Document extract

****

Simplest possible CGI pays no attention to query parameters or extra data
- Just prints HTML to standard output, to be relayed to the client
- Along with a Content-Type header to tell the client to expect HTML…
- …and a blank line to separate the headers from the data

#!/usr/bin/env python

# Headers and an extra blank line
print 'Content-type: text/html'
print

# Body
print '<html><body><p>Hello, CGI!</p></body></html>'

Invoking a CGI

Invoke it by going to
http://bmi219.rbvi.ucsf.edu/examples/html/cgi-bin/hello_cgi.py
- By convention, CGI programs are put in a cgi-bin directory
Browser displays the simple HTML page generated by the program

Figure 6: Basic CGI Output

Generating Dynamic Content

Figure 7: Environment Variable Output

But the whole point of CGI is to generate content dynamically
- E.g., show a list of environment variables and their values
You'll use this frequently when debugging…


#!/usr/bin/env python

import os, cgi

# Headers and an extra blank line
print 'Content-type: text/html'
print

# Body
print '<html><body>'
keys = os.environ.keys()
keys.sort()
for k in keys:
    print '<p>%s: %s</p>' % (cgi.escape(k), cgi.escape(os.environ[k]))
print '</body></html>'

A Simple Form (reprise)

Figure 4: A Simple Form


<html>
  <body>
    <form action="/bmi219/cgi-bin/print_params.py">
      <p>Sequence: <input type="text" name="sequence"/>
      Search type:
      <select name="match">
        <option>Exact match</option>
        <option>Similarity match</option>
        <option>Sub-match</option>
      </select>
      </p>
      <p>Programs: 
      <input type="checkbox" name="frog">
        FROG (version 1.1)
      </input>
      <input type="checkbox" name="frog2">
        FROG (2.0 beta)
      </input>
      <input type="checkbox" name="bayeshart">
        Bayes-Hart
      </input>
      </p>
      <p>
        <input type="submit" value="Submit Query"/>
        <input type="reset" value="Reset"/>
      </p>
    </form>
  </body>
</html>

Parameter Names

Each <input/> element has a name attribute
- These become the names of the parameters that the client sends to the server
- The input elements' values are the parameters' values
Submitting the form shown above with default values produces:
- os.environ['REQUEST_METHOD']: "POST"

****

Material shown
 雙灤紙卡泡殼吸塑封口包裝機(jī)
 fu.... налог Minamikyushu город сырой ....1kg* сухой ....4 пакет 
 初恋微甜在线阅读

****

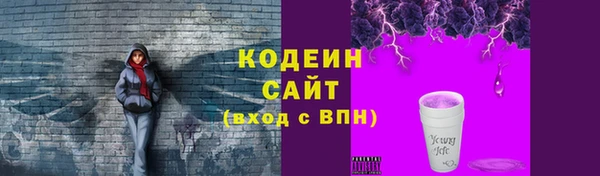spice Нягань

****

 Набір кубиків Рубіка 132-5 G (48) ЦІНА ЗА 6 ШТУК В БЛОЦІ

****

Work to complete
• 1. According to the CGI tutorial, in what directory are CGI programs put by convention?
• 2. Continue the CGI tutorial past its last line.

Task answers
• 1. In a cgi-bin directory.

• 2.
- os.environ['SCRIPT_NAME']: "/cgi-bin/simple_form.py"
- os.environ['CONTENT_TYPE']: "application/x-www-form-urlencoded"
- os.environ['REQUEST_LENGTH']: "80"
- Standard input: sequence=GATTACA&search_type=Similarity+match&program=FROG-11&program=Bayes-Hart

Handling Forms

Could handle form data directly
- Read and parse environment variables
- Read extra data from standard input
But the mechanics are the same each time, so use Python's cgi module instead
- Defines a dictionary-like object called FieldStorage
  - Keys are parameter names
  - Values are either strings (if there's a single value assocatied with the parameter) or lists (if there are many)
When a FieldStorage object is created, it reads and stores information contained in the URL and environment
- Which means that a CGI program should only ever create one
Program can read extra data from sys.stdin

Form Handling Example

Example: show the parameters send to a script

#!/usr/bin/env python
import cgi

print 'Content-type: text/html'
print
print '<html><body>'
form = cgi.FieldStorage()
for key in form.keys():
    value = form.getvalue(key)
    if isinstance(value, list):
        value = '[' + ', '.join(value) + ']'
    print '<p>%s: %s</p>' % (cgi.escape(key), cgi.escape(value))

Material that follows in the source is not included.